● Travail demandé
D'après le texte sur Caïn et Abraham, avec quoi les hommes de la plaine de Shinhar bâtissent-ils la ville de Babel ?

● Document source

Par orgueil, il cherche du même coup à perpétuer la renommée de sa famille
en donnant le nom de son fils à la ville qu'il a bâtie. Lémec, un
descendant de Caïn, ne reste pas seul. Comme son ancêtre, il pervertit à ses
propres fins le principe que Dieu avait établi. Il prend deux femmes, non pas
une comme Dieu l'avait voulu pour l'homme (Gen. 4. 23, 24). Après le déluge,
Nimrod, "puissant chasseur devant l'Eternel", construit des villes et
fonde le premier royaume pour rassembler et dominer sur les personnes qu'il a
assujetties (Gen. 10. 8-12). Les hommes de
cette époque continuent de suivre l'esprit de Caïn, bafouant les principes
divins. Comme Caïn, la peur et l'orgueil les caractérisent. Par crainte d'être
dispersés sur la face de la terre, ils s'assemblent dans la plaine de Shinhar
et bâtissent la ville de Babel avec des briques d'argile, le matériau dont
l'homme a été tiré. Poussés par une même volonté orgueilleuse, ils
construisent une tour pour se faire un nom. On sait comment Dieu a anéanti
l'entreprise de ces hommes qui voulaient vivre ensemble pour exalter leur propre
orgueil (Gen. 11. 1-9). Abraham, le père
de tous les croyants
Tout autre est le
comportement d'Abraham. Dieu l'appelle à sortir de l'idolâtrie, pour en faire
le chef de file d'une nouvelle famille. Parce qu'il a cru Dieu, Abraham devient
le père de tous les croyants. "Regardez à Abraham, votre père, dit
l'Eternel à son peuple, et à Sara, qui vous a enfantés ; car je l'ai appelé
seul, et je l'ai béni, et je l'ai multiplié" (Es. 51. 2). En arrivant en
Canaan, le patriarche plante sa tente entre les villes d'Aï et de Béthel (Gen.
12. 8). Contrairement à Caïn, un vagabond, Abraham reste toute sa vie un pèlerin.

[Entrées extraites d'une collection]

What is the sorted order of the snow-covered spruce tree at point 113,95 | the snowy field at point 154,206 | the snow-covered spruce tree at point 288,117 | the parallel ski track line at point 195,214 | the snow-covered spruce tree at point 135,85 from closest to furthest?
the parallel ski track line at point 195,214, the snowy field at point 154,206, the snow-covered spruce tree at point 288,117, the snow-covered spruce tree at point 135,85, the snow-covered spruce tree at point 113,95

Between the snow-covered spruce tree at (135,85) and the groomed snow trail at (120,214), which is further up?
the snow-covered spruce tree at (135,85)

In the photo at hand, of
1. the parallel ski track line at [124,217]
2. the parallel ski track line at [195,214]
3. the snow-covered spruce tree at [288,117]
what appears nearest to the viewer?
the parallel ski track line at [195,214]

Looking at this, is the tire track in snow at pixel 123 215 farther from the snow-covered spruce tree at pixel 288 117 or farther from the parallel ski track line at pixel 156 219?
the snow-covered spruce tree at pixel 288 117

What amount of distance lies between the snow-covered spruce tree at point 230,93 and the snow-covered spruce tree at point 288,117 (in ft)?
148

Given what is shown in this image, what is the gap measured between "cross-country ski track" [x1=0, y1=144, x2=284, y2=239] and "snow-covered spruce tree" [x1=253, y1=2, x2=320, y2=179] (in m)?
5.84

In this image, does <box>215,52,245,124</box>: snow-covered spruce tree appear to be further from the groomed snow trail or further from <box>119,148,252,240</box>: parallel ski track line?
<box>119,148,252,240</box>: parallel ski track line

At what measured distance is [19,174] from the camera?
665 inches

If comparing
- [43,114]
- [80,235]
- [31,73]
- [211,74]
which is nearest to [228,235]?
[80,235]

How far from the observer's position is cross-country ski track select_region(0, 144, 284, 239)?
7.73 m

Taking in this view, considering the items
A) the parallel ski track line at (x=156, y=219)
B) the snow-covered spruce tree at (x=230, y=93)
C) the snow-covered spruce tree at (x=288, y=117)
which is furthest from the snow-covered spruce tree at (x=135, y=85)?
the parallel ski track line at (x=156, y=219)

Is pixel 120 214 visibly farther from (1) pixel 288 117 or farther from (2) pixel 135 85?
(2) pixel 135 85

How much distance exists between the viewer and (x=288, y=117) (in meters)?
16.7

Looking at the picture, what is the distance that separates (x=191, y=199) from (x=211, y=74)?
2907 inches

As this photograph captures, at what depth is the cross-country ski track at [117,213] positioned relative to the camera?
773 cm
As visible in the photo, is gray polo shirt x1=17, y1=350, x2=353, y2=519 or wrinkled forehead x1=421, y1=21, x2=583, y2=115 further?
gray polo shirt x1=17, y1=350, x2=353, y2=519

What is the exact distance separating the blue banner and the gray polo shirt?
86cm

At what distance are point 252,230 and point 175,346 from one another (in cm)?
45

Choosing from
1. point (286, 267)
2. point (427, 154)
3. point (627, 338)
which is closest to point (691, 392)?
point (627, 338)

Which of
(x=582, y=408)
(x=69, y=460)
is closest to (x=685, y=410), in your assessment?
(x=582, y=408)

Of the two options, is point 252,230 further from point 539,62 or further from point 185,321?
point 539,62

● Réponse complète
Avec des briques d'argile, le matériau dont l'homme a été tiré.